PsiOxus Therapeutics, announced the clinical trial application (CTA) for NG-348, an ‘armed’ oncolytic virus for the treatment of solid tumours, has been approved and per the licensing agreement between the parties, Bristol-Myers Squibb will make a US $15 million milestone payment to PsiOxus
Under the terms of the December 2016 agreement, Bristol-Myers Squibb granted PsiOxus an upfront payment of $50 million. In aggregate, PsiOxus is eligible to receive development, regulatory and sales-based milestones of $936 million, as well as royalties on net sales.

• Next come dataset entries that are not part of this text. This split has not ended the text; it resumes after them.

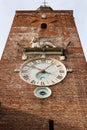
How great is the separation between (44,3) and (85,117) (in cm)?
1670

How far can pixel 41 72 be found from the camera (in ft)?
69.8

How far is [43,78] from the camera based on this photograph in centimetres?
2080

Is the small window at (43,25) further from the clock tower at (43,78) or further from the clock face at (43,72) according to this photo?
the clock face at (43,72)

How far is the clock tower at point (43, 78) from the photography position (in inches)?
711

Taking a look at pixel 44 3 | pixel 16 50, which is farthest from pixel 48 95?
pixel 44 3

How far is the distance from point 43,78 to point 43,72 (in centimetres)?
54

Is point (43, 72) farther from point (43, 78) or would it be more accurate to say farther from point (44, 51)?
point (44, 51)

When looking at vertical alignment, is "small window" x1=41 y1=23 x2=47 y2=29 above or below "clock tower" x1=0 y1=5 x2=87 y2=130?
above

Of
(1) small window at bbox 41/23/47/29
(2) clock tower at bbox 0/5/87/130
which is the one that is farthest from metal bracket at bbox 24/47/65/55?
(1) small window at bbox 41/23/47/29

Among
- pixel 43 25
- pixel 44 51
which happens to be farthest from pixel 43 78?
pixel 43 25

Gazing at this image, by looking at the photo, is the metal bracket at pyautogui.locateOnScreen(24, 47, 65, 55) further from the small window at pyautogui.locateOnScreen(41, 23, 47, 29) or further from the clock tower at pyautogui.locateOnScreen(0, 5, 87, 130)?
the small window at pyautogui.locateOnScreen(41, 23, 47, 29)

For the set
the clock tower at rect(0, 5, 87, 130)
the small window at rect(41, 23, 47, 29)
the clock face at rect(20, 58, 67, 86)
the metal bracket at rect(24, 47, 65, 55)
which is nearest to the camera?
the clock tower at rect(0, 5, 87, 130)

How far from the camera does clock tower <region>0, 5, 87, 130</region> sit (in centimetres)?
1806

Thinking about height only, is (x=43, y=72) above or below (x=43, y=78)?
above
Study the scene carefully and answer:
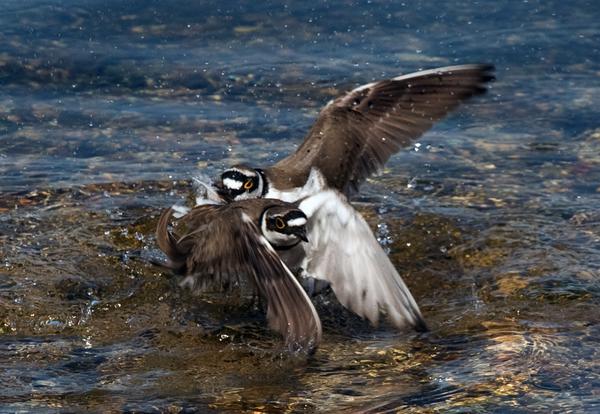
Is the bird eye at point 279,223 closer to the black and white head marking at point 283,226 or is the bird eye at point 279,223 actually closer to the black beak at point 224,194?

“This is an exciting development since NG-348 is the first candidate from PsiOxus’ systemically delivered, intravenous platform of tumour gene therapy to achieve regulatory approval for use in human clinical trials,” said Dr John Beadle, CEO at PsiOxus.
“PsiOxus is pleased to have successfully completed preclinical and manufacturing activities in support of this CTA and now looks forward to clinical investigation of this first armed oncolytic virus by Bristol-Myers Squibb.”
Following the completion of pre-clinical development by PsiOxus, Bristol-Myers Squibb is solely responsible for global clinical development and commercialisation activities related to NG-348.
In June 2016, Bristol-Myers Squibb and PsiOxus entered into an exclusive clinical collaboration to study enadenotucirev, PsiOxus’ systemically administered ‘unarmed’ oncolytic adenovirus therapeutic, in a multi-cohort clinical trial.
PsiOxus’ oncolytic virus therapy uses modified adenovirus that selectively replicate within tumour cells and not within normal tissue.
Such viruses stimulate an inflammatory response in the tumour microenvironment, which results in the accumulation of tumour infiltrating lymphocytes.
NG-348 uses PsiOxus’ proprietary Tumour-Specific Immuno-Gene Therapy (T-SIGn) platform to ‘arm’ the virus with two additional immuno-therapeutic transgenes.
NG-348 is designed to drive T-cell immune responses locally within the tumour microenvironment. It is a transgene-modified variant of PsiOxus’ enadenotucirev virus that encodes two immunomodulatory membrane-integrated T-cell-engaging proteins that expressed together on the surface of infected tumor cells, activate tumour-infiltrating T-cells in an antigen independent manner.